人に親切にすることを意味する諺・格言に「情けは人の為ならず」という言葉があります。これは旧五千円札に描かれた、「武士道」を説き世界に知らしめた新渡戸稲造が作った 「一日一言」 の中の詩からきています。人に情をかけるのはその人の為になるだけではなくやがては巡り巡って自分に返ってくるという意味で、類義語には「善因善果」や「陰徳あれば必ず陽報あり」などがあります。今回は亡くなられた方への思いやり、そして親切で優しい気持ちを持っていらっしゃる方々のお話です。
1.東京のある不動産業の方からのお問い合わせ
2.考えさせられる言葉
1.約2年前の寒さが厳しい1月下旬に、その方から「遺骨の納骨先を探しているのですが・・・」と電話があり相談を受けました。不動産業を営んでいらっしゃる方で、丁寧な話し方の奥に気品が感じられます。不動産物件の建物から出てきた全く関係のない他人の遺骨ですが、処分してしまうのはその人の生きてきた証を消してしまうことになるので人として許せない、何よりも気が引けるし、せめて供養だけでもという慈悲深い優しいお気持ちが言葉から伝わってきました。
全く知らない他人の遺骨を供養するという行いは中々できることではありません。本当に素晴らしいことです。
それ以降、物件から出てくる遺骨や位牌、ペットの遺骨など、納骨だけでなく位牌供養であったり形見供養であったりその都度自費で申し込みされてます。
2.ある時、世田谷の物件から骨壺が出てきていつものように納骨の申込みをされたので、「世田谷というと皆さんお墓を持っていらっしゃるイメージがありますが・・・」とお聞きすると「そうでもないの」と即答で返ってきました。「相続人にもよるけど家財や遺骨も含めて全て処分して という人も結構いるの」と教えて頂きました。
最近はお葬式の後、遺骨を自宅に置きたくないのでそのままお墓へ埋葬する人が増えているそうですが、自宅に遺骨を保管せざるを得ないリアルさが垣間見れた瞬間でした。
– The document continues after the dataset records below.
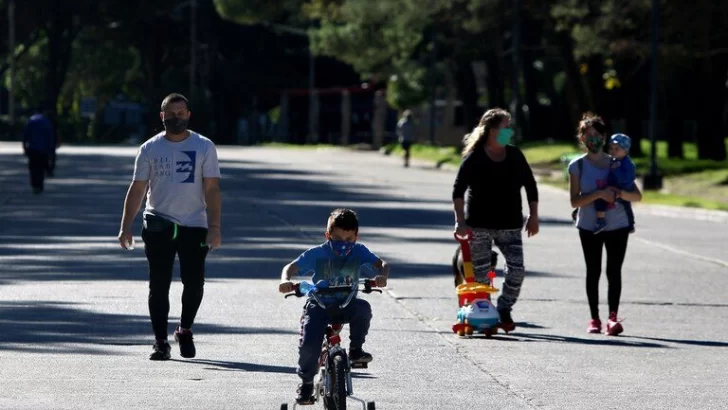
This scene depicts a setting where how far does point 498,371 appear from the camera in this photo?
477 inches

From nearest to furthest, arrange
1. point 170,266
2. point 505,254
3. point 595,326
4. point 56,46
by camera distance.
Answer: point 170,266, point 505,254, point 595,326, point 56,46

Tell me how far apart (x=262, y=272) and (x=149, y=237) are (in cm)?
728

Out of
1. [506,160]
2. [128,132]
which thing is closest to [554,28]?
[506,160]

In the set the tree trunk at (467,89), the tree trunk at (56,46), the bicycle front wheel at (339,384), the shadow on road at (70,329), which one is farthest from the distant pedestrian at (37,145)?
the tree trunk at (56,46)

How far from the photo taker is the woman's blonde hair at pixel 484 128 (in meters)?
14.0

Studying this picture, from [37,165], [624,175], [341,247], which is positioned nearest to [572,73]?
[37,165]

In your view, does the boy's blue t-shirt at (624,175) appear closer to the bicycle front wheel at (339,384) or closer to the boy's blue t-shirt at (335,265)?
the boy's blue t-shirt at (335,265)

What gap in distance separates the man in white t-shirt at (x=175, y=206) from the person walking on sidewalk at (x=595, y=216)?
3722 mm

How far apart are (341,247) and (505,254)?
490 centimetres

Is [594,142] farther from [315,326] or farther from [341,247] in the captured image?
[315,326]

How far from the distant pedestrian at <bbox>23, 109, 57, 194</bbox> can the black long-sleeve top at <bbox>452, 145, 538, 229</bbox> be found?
2227cm

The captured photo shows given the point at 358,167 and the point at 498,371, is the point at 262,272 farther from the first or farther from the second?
the point at 358,167

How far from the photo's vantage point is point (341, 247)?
31.4 ft

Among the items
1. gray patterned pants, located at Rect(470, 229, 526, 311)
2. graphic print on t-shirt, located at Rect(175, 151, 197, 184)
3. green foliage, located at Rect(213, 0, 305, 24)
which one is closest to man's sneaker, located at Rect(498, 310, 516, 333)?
gray patterned pants, located at Rect(470, 229, 526, 311)
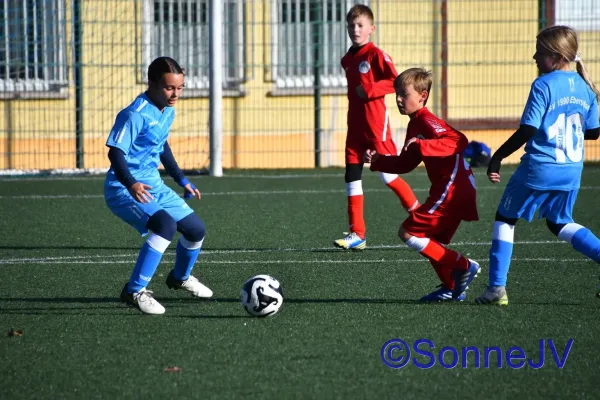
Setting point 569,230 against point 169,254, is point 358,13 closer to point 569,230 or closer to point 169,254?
point 169,254

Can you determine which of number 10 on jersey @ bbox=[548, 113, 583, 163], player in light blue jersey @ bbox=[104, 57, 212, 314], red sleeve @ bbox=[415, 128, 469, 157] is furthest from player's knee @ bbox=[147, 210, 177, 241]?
number 10 on jersey @ bbox=[548, 113, 583, 163]

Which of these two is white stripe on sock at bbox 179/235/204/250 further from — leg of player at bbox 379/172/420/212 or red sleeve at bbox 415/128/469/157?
leg of player at bbox 379/172/420/212

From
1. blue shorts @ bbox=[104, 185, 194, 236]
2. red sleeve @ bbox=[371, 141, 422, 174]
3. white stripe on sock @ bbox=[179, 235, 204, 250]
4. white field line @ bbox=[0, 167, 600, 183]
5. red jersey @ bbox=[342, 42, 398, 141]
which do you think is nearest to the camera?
blue shorts @ bbox=[104, 185, 194, 236]

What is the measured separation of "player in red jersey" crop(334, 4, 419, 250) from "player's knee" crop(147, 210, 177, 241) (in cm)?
274

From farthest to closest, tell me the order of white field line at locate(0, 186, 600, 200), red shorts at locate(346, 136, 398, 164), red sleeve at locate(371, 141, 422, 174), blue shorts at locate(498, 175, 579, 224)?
white field line at locate(0, 186, 600, 200)
red shorts at locate(346, 136, 398, 164)
red sleeve at locate(371, 141, 422, 174)
blue shorts at locate(498, 175, 579, 224)

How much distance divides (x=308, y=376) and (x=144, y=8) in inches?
478

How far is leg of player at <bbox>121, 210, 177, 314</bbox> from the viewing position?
6051 millimetres

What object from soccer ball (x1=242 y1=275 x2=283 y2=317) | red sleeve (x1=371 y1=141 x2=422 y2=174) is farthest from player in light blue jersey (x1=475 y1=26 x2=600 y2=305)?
soccer ball (x1=242 y1=275 x2=283 y2=317)

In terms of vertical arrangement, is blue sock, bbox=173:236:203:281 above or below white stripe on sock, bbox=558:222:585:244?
below

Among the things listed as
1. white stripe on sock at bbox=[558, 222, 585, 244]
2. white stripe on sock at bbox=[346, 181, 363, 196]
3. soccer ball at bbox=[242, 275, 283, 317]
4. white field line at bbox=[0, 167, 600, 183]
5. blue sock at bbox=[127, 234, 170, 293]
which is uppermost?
white stripe on sock at bbox=[558, 222, 585, 244]

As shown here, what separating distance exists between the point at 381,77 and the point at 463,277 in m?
2.97

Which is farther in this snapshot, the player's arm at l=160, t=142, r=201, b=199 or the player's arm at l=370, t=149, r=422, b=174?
the player's arm at l=160, t=142, r=201, b=199

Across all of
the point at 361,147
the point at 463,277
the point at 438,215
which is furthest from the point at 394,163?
the point at 361,147

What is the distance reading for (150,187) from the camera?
604 centimetres
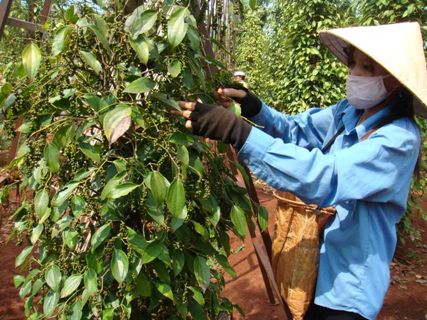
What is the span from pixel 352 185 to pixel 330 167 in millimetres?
74

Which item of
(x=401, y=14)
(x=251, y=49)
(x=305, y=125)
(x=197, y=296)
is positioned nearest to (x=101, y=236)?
(x=197, y=296)

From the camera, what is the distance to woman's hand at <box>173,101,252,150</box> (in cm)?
93

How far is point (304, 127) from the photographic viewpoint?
1.49 metres

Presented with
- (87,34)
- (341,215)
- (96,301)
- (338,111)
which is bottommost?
(96,301)

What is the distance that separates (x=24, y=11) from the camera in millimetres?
3059

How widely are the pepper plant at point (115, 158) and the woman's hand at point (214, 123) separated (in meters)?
0.04

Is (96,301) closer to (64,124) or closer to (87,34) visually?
(64,124)

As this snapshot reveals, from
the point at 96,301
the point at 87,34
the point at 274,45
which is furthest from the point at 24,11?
the point at 274,45

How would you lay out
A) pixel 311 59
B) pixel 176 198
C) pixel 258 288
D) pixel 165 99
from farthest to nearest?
1. pixel 311 59
2. pixel 258 288
3. pixel 165 99
4. pixel 176 198

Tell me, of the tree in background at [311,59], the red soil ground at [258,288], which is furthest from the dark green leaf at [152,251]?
the tree in background at [311,59]

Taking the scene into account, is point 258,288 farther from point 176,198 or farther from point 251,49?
point 251,49

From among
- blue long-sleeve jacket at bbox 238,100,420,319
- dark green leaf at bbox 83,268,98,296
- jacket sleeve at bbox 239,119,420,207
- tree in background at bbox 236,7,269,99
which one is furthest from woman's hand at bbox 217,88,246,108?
tree in background at bbox 236,7,269,99

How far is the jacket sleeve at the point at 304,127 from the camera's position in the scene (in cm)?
143

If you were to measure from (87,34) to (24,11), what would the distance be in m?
2.59
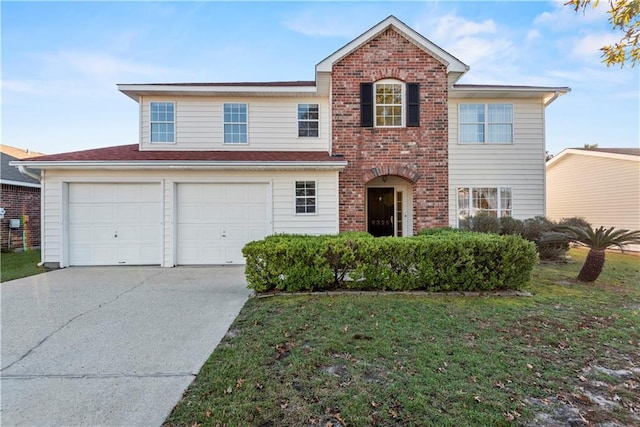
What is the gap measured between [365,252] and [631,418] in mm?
4018

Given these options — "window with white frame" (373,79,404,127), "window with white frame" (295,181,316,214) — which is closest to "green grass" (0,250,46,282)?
"window with white frame" (295,181,316,214)

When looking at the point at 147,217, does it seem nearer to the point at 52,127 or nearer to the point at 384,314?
the point at 384,314

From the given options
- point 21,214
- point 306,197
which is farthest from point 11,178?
point 306,197

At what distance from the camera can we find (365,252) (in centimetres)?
603

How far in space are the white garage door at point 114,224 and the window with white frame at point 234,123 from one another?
3.04 metres

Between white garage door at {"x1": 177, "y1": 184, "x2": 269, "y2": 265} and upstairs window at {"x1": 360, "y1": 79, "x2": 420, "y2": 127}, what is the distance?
183 inches

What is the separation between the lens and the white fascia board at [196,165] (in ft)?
28.2

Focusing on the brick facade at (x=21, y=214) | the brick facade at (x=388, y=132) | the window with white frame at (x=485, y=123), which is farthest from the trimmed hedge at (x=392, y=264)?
the brick facade at (x=21, y=214)

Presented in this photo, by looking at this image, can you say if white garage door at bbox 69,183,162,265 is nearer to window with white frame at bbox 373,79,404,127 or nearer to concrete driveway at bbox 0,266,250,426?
concrete driveway at bbox 0,266,250,426

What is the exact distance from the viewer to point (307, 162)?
29.3ft

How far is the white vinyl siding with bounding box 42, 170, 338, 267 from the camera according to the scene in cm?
884

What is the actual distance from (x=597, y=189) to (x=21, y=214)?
87.7ft

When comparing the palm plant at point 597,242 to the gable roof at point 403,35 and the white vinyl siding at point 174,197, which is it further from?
the white vinyl siding at point 174,197

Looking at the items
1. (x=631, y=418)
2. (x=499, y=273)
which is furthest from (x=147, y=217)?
(x=631, y=418)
写真はその方が申し込まれた形見供養が行われたときの様子です。この時は故人である姉妹お二人の卒塔婆と形見のネックレス類を添えて供養が行われました。申込者の方はきっとほっとされたと思いますし、協力頂きました住職さんには本当に感謝致します。情けは人の為ならず、正にこの言葉がピッタリ合う事例でした。